SUPPLIED TEXT:

···

I had the pleasure of delivering a short talk at the Business Process Integration & Workflow Conference last week in Redmond. The whole conference was great, especially meeting quite a few folks in person I'd only conversed with via email. Being notified of MVP status for BizTalk on Friday was a great cap to the week!
Although the sample I presented during my talk isn't quite ready to release, the slides (on scatter/gather scenarios in BizTalk) can be downloaded here.
I worked through a problem recently with a client that really took me by surprise - because I would think that many BizTalk shops would be running into this issue regularly. So! Here goes with an explanation and a solution.
We ran into this problem initially using the MSMQ (not MSMQT) adapter with BizTalk 2004. We had roughly 10 MSMQ receive locations, as well as a few send ports that were using the loopback adapter. These were all executing in the same host.
The initial symptom was that the loopback adapter appeared to not work - messages were just not getting through! They sat in the "delivered, not consumed state" for no good reason. But we quickly reproduced the problem with just MSMQ receive locations (i.e. without the loopback adapter.)
On a single processor virtual machine, the repro looked like this: Create four MSMQ receive locations, and one MSMQ send port (with the send port subscribed to one of the receive ports, just to keep things easy.) No messages will flow through the send port at all.
To repro: This download has a binding file with receive ports/locations for local (non-tx) private queues Q1-Q4, plus a send port for local private queue NONTXQ with a filter for the first receive port. There is also a bit of VB script to put a message into a queue...If you turn off one of the receive locations for Q2-Q4, you'll find things work just fine. If you don't, then (reiterating) no messages will flow through the send port.

···

AVAILABLE DATA:
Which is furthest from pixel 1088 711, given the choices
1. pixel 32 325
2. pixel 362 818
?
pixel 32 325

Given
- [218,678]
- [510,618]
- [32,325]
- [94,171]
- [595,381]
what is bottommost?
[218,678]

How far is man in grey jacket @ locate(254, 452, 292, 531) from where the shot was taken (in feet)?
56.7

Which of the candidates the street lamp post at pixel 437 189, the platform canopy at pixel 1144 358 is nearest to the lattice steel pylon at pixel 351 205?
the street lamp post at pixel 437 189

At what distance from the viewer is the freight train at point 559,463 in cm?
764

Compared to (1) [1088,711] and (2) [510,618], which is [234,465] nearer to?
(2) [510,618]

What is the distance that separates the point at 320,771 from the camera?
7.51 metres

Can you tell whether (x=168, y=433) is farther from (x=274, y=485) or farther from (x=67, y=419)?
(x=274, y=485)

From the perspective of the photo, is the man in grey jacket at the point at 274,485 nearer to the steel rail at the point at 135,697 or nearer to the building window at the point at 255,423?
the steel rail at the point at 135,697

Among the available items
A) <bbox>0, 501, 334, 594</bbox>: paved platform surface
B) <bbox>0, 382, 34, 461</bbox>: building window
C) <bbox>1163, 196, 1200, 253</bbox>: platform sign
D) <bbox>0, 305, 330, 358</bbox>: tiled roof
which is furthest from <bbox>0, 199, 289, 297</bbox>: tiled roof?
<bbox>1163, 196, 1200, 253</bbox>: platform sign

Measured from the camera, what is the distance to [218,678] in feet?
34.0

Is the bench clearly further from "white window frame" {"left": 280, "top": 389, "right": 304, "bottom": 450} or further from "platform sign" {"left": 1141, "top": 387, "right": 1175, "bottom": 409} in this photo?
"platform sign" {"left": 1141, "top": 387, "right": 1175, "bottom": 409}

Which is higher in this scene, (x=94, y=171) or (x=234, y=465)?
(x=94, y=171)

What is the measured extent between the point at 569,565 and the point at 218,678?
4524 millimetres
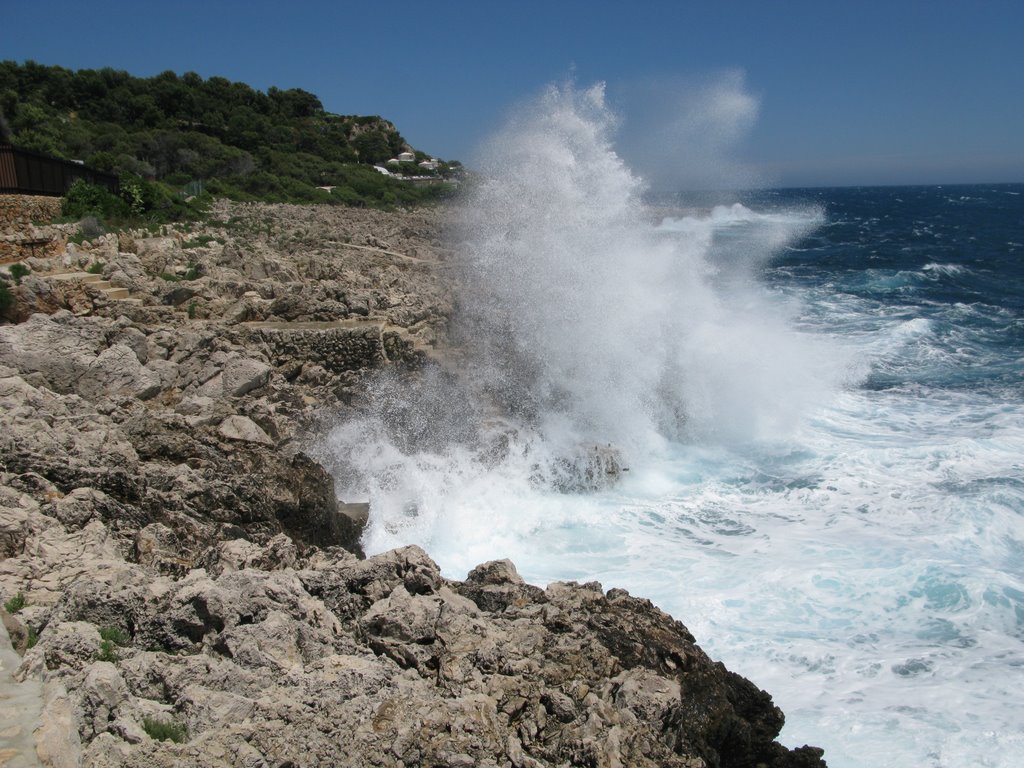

···

REQUIRED ACTION 1:
Answer these from the BizTalk blog post:
(a) In what city was the Business Process Integration & Workflow Conference held?
(b) Roughly how many MSMQ receive locations did the client have when the problem first appeared?
(c) In the repro, what happens if one of the receive locations for Q2-Q4 is turned off?
REQUIRED ACTION 2: Write the next part of the BizTalk blog post, picking up after its final paragraph.

REPLY 1:
(a) Redmond.
(b) Roughly 10.
(c) Things work fine.

REPLY 2:
What was the resolution? Well, with BizTalk 2004 Service Pack 1 installed, you can create a "CLR Hosting" key under the registry service definition.
In our case, we actually had to increase these values - you should determine the values you need through testing. Consider having min worker threads equal to 7x the number of MSMQ receive locations, and max worker threads equal to 10x the number of MSMQ receive locations. (More on these numbers later...)
Does the documentation address this? Good question. If you look at the topic "Managing Multiple Receive Locations" in the MSMQ adapter documentation, you will find some reference to this. It indicates you should create a "CLR Hosting" key as described above...but no actual values are mentioned (clearly just a documentation mishap.)
But why do these have to be tweaked at all? Good question. The documentation for the MSMQ adapter has some unfortunate quotables, like:
To increase performance, Microsoft BizTalk® 2004 Adapter for MSMQ is multi-threaded. If you have many receive locations, there may not be enough threads available for all the receive locations. This prevents some of the receive locations from picking up messages.
The reality is that you really shouldn't have to starve any particular receive location because of a lack of threads...you should just wind up with increased latency. But, such is not the implementation of the MSMQ adapter (at least for BizTalk 2004.)
Some background: The MSMQ adapter has a "Batch Size" parameter and a "Serial Processing" parameter that can be set per receive location. "Batch Size" determines how many messages the adapter will attempt to read from the queue (and submit to the message box) on each iteration. "Serial Processing" determines whether one thread is engaged in the peek/get/submit activity per receive location (Serial Processing = 'true') or multiple threads (Serial Processing = 'false'). If "Serial Processing" is true, the "Batch Size" is forced to one regardless of the actual setting.
So what is the execution flow for a given receive location? The internal class MsmqReceiverEndpoint is instantiated per receive location, and when it initializes, it calls ThreadPool.QueueUserWorkItem with a reference to itself. If "Serial Processing" is false...it does this exactly seven (7) times.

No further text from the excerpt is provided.